Assignment:
Provide the records once more, identical to the original.

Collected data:

────────────────────────────────────────

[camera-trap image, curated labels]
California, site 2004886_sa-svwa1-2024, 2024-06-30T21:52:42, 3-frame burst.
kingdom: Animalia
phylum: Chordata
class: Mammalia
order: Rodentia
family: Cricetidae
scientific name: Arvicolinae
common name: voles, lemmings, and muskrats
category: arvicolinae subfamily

────────────────────────────────────────

Written response:
[camera-trap image, curated labels]
California, site 2004886_sa-svwa1-2024, 2024-06-30T21:52:42, 3-frame burst.
kingdom: Animalia
phylum: Chordata
class: Mammalia
order: Rodentia
family: Cricetidae
scientific name: Arvicolinae
common name: voles, lemmings, and muskrats
category: arvicolinae subfamily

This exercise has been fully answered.